Gonzo Chef

Keith Frohreich
Oct 4 · 4 min read
Photo by Michael Busch on Unsplash

Men — feeling persecuted, stressed, frustrated, insecure, ego-battered, unloved and unappreciated? And that was just yesterday? I know the place to vent your suppressed hostility, or let your inner child run wild: the kitchen. Where else can you chop, cleave, core, crush, dice, grate, grind, mash, mince, peel, pound, pulverize, shake, shred or whip? Or later, bake, barbecue, baste, boil, braise, broil, caramelize, flame, fry, roast, sauté, sear and toast? And it’s legal.

The Food Network trumpets Iron Chef, “Get ready for the seaweed and giant eels to start flying!” A surprise ingredient is introduced per episode, then a challenger and the Iron Chef face off in a “frenetic culinary battle.” Very Japanese. Very male. Past episodic ingredients: octopus and liver. Flying liver?

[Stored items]

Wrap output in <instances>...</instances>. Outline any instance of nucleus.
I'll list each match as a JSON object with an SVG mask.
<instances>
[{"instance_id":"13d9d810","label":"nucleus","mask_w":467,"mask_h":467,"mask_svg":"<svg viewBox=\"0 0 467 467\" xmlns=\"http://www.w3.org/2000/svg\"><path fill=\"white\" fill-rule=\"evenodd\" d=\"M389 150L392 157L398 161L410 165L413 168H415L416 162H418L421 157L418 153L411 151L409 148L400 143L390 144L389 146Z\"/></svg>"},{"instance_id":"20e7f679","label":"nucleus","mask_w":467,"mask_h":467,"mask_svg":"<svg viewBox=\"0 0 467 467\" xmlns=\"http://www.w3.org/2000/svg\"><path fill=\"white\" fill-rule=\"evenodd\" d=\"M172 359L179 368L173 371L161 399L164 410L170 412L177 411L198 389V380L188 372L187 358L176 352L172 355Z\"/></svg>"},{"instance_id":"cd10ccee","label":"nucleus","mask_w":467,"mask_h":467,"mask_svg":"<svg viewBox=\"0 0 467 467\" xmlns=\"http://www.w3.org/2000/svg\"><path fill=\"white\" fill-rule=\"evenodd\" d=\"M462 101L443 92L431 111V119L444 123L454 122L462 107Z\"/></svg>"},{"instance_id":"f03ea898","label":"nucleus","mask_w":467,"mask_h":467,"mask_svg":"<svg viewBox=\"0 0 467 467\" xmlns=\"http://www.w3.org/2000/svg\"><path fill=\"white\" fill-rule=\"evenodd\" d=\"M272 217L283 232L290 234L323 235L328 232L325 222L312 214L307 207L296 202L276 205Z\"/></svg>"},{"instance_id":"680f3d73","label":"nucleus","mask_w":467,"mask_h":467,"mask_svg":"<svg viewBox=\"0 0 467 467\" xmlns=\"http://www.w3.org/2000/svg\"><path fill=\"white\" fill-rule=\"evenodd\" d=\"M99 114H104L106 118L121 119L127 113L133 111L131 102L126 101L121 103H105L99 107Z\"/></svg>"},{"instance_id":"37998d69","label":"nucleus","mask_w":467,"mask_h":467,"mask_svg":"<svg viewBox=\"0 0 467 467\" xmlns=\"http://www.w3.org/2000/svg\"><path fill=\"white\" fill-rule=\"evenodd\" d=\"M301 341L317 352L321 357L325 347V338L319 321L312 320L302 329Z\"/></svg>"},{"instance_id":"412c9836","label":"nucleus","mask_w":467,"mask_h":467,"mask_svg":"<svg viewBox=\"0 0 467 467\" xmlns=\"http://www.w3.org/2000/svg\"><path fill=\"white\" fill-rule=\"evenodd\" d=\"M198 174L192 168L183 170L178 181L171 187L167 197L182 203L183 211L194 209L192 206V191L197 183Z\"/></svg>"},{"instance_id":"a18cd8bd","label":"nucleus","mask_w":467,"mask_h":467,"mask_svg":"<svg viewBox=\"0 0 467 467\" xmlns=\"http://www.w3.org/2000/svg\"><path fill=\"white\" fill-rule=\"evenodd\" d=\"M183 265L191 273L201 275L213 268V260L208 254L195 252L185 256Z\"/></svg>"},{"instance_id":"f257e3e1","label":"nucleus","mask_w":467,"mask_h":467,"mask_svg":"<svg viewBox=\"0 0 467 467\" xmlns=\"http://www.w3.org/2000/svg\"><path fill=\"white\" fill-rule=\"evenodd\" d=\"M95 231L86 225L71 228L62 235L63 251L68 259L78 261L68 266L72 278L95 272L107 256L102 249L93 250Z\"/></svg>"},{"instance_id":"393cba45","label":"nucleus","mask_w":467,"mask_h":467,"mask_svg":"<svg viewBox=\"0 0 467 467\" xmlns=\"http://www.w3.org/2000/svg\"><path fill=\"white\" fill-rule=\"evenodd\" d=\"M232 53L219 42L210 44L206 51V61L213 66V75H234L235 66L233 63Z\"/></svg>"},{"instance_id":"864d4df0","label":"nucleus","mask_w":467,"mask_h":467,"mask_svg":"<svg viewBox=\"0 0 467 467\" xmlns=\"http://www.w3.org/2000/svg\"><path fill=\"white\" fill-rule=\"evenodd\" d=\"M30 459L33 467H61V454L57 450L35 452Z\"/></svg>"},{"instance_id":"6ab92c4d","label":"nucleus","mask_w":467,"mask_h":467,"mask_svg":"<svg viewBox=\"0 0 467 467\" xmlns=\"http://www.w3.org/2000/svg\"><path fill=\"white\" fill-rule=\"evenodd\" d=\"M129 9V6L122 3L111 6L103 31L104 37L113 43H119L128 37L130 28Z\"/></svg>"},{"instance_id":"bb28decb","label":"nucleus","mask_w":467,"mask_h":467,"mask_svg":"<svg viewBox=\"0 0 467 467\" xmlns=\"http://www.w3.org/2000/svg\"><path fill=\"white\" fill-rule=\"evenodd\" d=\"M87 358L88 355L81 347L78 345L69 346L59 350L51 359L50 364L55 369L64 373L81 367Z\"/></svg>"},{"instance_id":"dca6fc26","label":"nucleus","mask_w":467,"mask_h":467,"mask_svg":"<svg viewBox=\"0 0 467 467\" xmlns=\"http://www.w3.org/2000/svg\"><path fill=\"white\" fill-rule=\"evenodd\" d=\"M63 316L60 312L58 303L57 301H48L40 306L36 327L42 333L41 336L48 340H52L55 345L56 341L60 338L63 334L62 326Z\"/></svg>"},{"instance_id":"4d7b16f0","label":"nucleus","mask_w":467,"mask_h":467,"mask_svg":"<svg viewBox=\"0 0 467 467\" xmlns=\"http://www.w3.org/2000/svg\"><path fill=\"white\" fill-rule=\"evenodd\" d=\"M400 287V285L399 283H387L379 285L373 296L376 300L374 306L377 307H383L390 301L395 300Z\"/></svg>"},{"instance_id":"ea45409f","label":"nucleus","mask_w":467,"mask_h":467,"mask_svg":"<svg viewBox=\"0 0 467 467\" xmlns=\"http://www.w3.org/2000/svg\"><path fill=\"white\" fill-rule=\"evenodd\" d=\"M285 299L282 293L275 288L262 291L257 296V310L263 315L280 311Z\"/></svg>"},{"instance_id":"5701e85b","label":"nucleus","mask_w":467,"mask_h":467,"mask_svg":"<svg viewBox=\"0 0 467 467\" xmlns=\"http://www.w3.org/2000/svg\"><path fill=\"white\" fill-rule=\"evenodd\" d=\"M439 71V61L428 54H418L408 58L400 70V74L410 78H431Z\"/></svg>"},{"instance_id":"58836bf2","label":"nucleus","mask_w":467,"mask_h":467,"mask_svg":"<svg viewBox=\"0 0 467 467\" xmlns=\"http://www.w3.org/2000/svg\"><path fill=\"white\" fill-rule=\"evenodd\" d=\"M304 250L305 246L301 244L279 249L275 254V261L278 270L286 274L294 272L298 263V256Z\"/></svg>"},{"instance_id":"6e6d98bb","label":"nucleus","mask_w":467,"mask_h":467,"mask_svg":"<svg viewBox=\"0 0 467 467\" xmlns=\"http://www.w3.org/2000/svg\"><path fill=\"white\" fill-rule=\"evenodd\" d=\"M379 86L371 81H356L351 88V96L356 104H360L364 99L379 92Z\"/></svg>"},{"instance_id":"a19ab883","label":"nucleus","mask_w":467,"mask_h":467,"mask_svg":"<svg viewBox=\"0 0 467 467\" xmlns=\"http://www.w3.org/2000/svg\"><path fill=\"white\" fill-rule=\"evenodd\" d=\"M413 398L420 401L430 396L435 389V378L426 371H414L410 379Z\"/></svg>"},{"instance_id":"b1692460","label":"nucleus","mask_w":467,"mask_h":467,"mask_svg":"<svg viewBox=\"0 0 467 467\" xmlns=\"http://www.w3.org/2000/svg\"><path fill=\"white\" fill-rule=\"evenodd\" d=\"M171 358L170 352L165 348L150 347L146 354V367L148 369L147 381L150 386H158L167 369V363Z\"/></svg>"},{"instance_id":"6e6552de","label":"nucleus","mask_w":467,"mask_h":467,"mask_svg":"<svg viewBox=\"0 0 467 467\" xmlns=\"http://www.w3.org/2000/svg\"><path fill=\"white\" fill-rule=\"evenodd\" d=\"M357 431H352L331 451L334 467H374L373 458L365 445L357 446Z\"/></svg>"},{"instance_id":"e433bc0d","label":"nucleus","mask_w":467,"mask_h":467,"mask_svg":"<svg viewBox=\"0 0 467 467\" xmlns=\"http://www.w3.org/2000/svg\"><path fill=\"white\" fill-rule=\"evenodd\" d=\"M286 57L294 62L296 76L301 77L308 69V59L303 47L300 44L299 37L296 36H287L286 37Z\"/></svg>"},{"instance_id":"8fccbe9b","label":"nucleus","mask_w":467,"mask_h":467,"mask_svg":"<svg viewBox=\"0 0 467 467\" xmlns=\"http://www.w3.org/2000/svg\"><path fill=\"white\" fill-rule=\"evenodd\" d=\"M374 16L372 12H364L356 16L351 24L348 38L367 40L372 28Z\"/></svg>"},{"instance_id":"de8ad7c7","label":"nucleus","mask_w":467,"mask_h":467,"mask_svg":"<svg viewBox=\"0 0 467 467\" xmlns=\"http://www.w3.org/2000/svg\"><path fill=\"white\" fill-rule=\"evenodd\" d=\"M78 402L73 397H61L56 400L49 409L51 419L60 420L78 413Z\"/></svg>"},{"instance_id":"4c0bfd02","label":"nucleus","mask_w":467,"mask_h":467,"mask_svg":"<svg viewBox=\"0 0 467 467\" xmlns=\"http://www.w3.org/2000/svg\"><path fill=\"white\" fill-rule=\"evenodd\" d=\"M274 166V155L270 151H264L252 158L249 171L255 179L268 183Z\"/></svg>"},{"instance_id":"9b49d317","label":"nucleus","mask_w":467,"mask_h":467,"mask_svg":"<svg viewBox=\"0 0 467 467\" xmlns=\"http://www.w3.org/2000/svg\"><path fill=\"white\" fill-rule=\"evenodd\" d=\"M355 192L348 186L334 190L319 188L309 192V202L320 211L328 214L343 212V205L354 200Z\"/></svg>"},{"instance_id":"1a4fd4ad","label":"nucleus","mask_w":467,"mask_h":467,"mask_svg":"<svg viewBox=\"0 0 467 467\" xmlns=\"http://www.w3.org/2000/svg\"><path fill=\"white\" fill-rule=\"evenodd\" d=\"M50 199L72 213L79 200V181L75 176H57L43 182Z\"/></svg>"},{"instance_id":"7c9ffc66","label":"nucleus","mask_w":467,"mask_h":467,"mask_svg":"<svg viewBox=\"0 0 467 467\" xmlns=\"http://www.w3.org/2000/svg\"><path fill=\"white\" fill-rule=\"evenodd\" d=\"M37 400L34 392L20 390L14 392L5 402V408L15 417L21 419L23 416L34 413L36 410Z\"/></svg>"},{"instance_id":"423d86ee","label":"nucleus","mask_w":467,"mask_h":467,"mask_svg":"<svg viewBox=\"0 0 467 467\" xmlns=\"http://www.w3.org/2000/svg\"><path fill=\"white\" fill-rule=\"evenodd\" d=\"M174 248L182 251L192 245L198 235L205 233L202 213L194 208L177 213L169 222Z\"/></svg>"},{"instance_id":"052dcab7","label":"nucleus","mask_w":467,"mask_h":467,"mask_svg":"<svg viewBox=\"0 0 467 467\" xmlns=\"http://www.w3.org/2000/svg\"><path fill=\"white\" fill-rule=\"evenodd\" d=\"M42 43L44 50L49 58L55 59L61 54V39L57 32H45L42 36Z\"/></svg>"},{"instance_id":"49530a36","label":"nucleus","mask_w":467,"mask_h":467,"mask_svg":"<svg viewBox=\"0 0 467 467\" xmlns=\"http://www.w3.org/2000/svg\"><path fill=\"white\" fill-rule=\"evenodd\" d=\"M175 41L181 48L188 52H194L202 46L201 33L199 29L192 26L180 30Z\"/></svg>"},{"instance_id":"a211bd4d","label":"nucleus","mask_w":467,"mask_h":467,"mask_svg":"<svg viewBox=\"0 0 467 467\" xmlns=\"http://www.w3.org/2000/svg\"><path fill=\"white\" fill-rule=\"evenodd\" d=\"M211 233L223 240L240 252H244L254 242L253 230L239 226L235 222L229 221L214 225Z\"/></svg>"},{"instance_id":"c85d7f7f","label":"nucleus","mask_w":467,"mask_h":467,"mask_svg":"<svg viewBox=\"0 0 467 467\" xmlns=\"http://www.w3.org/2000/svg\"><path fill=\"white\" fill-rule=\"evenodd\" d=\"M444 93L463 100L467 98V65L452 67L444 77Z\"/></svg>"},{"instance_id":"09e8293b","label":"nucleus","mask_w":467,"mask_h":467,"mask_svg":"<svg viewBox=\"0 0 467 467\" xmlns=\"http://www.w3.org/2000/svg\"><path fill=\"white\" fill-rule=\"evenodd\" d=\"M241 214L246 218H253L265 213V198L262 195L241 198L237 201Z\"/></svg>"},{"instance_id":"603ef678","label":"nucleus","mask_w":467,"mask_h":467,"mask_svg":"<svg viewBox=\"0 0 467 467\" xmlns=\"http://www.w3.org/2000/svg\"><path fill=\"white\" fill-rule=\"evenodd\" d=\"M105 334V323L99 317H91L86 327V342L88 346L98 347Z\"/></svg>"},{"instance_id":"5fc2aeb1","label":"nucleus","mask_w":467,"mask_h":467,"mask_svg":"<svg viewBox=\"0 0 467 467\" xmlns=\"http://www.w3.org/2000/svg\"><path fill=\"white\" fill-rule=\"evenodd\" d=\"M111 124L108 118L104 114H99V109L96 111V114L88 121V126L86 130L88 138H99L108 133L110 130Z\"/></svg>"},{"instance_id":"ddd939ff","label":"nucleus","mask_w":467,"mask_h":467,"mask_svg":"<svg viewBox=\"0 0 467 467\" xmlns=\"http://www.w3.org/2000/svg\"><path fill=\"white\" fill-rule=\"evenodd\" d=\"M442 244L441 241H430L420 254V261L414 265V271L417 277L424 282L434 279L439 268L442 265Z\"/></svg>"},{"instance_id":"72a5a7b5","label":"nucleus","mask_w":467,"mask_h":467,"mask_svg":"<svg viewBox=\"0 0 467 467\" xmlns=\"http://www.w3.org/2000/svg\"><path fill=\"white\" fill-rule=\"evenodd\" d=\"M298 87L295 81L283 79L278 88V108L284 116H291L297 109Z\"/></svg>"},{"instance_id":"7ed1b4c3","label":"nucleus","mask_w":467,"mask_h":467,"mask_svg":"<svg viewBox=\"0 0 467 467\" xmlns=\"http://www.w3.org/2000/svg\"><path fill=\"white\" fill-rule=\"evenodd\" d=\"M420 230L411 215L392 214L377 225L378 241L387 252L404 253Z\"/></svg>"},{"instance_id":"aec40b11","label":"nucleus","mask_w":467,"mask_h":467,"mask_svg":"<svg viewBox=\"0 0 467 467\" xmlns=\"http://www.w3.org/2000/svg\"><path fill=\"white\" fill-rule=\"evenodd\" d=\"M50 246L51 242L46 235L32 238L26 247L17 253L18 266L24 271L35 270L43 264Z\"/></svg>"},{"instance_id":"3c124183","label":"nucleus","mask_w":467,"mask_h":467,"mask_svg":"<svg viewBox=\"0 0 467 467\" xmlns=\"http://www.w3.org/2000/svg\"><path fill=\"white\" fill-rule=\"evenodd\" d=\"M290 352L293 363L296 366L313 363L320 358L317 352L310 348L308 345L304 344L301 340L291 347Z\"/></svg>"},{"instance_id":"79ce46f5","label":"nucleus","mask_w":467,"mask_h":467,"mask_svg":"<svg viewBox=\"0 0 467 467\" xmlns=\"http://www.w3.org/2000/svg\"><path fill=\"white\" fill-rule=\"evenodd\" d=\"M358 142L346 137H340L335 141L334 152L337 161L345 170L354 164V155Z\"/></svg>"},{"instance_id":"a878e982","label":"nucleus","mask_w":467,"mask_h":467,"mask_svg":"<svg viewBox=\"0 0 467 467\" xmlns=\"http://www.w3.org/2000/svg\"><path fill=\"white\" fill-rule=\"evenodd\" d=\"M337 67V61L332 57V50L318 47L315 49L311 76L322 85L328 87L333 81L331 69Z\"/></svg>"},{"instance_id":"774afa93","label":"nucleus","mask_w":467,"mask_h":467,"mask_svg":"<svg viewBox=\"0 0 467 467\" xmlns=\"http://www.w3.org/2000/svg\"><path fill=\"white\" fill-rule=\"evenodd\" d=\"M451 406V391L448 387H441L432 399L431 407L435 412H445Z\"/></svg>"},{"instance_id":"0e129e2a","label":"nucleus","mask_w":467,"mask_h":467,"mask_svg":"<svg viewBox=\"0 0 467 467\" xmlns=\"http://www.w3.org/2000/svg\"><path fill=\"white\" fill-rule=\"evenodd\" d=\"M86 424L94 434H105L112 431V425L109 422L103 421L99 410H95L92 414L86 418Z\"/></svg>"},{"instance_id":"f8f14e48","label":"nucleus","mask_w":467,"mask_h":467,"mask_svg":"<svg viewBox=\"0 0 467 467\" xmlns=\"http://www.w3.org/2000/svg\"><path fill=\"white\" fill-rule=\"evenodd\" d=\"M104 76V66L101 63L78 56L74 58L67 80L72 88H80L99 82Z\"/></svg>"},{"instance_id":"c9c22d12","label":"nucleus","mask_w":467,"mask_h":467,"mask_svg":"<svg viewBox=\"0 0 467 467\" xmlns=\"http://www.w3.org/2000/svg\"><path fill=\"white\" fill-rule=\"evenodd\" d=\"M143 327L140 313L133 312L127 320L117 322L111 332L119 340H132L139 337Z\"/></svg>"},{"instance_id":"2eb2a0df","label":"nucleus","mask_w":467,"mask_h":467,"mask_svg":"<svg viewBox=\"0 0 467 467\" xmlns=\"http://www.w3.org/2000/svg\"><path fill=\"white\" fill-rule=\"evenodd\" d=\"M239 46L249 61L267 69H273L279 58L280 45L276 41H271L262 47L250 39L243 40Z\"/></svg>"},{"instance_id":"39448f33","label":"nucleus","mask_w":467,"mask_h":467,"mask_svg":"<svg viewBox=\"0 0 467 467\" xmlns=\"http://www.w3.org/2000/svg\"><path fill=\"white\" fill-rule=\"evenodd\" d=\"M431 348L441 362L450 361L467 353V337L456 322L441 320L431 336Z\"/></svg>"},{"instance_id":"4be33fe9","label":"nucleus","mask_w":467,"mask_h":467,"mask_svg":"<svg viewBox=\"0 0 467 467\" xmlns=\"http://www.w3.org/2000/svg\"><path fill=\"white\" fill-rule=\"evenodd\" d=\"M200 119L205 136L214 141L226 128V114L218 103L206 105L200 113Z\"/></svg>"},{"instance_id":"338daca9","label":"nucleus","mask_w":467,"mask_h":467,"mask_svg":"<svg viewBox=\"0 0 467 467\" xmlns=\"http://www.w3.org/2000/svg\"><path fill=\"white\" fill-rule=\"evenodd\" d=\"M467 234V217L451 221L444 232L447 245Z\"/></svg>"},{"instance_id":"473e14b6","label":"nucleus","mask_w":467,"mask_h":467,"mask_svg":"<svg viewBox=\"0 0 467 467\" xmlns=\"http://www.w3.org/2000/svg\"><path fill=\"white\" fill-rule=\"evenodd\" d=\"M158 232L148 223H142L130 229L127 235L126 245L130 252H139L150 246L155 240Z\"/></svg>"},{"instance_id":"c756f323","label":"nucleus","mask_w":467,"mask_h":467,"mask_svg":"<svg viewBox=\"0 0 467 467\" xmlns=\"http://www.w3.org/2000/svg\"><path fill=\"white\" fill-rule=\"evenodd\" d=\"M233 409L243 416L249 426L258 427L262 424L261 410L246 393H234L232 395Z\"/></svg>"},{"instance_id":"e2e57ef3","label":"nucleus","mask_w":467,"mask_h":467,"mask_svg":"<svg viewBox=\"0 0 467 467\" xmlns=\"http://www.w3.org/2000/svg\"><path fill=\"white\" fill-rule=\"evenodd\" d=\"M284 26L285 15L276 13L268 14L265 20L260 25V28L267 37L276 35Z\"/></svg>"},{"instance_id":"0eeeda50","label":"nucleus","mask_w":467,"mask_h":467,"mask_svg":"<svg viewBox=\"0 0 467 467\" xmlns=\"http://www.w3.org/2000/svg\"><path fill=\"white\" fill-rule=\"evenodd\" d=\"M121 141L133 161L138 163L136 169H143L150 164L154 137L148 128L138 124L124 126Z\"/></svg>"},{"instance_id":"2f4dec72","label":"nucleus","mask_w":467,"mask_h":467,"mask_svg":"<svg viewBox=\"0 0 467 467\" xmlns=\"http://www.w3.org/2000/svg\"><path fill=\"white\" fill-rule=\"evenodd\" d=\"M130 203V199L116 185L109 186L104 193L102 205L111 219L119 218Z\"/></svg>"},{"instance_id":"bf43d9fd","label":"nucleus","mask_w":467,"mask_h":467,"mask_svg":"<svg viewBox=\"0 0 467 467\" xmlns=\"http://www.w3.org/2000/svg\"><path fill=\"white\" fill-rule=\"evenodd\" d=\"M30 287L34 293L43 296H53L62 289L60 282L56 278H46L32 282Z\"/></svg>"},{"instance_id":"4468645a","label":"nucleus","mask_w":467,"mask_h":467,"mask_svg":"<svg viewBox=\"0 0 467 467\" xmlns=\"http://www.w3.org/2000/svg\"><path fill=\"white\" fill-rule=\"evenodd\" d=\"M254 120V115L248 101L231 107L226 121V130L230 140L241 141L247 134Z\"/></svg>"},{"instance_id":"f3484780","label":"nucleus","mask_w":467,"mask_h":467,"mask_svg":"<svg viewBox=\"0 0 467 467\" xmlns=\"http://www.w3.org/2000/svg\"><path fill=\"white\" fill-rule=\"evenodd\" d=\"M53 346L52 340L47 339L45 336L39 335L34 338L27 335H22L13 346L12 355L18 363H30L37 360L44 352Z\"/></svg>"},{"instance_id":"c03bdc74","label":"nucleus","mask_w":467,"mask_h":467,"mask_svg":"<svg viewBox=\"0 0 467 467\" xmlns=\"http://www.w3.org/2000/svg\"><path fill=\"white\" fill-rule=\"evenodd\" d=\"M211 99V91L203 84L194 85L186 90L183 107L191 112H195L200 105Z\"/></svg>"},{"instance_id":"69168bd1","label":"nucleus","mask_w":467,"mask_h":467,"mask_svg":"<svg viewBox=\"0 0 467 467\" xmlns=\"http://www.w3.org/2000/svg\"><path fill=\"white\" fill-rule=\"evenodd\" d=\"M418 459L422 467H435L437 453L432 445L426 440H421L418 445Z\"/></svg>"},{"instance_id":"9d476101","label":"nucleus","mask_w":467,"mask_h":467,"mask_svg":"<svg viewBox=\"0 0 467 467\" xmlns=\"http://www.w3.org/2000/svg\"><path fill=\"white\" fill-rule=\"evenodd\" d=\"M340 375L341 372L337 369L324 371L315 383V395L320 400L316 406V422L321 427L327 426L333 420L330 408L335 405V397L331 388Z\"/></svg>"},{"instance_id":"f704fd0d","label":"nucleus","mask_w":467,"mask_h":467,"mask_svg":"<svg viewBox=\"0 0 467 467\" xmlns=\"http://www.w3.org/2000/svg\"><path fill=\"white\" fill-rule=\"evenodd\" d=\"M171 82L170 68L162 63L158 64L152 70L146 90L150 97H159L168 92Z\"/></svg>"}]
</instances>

● What to do:
a) List each line of the records that contains the string "instances", treating uppercase and lowercase as different.
b) Carry on the piece about the kitchen as an outlet for men, starting right after its last sentence.
The text and the records were taken from separate sources.

● Outputs:
a)
Wrap output in <instances>...</instances>. Outline any instance of nucleus.
<instances>
</instances>

b)
This calls for an American culinary icon to entice men out of their funk and into the kitchen arena. Announcing Gonzo Chef — because real men cook. The web site wordsmith.org defines gonzo as “having a bizarre, subjective, idiosyncratic style.” Sounds like good guy descriptors to me. There is even a web site: gonzochefs.ca.

First, we need a point man, a searing leader. Short-order cooks, dessert, pastry or sous-chefs need not apply. Sorry Gordon Ramsay, you’re good, but you’re no Gonzo Chef. Besides, Gonzo Chefs don’t berate. Serrate, yes.

Send out a casting call for the hulking, simple, certitude of a Dwayne Johnson, spiced and diced with the irreverence of comic columnist, Dave Barry — sort of like The Walking Tall sheriff, in an apron.

Second, stock some Gonzo Chef essentials: broom, Band-Aids, dustpan, mop, paper towels (cooking is messy), apron (unless you weren’t planning on wearing those clothes again in public), goggles (for chopping onions), manual can opener (electric is for wimps), and timer (trust me on this one). If you favor grill marks and don’t have a grill, a blowtorch is optional.

Third, tools. Check out mealtime.com for the cutlery equivalent to Craftsman Tools. While there, select from stuff like shrimp deveiner, meat tenderizing mallet, garlic press, lobster and crab cracker, meat slicers and George Foreman Grills. For cheese aficionados, a cleaver for cheddar, hatchet for aged Gouda, and chainsaw for Parmigiano-Reggiano Parmesan. Makes me quiver just thinking about them.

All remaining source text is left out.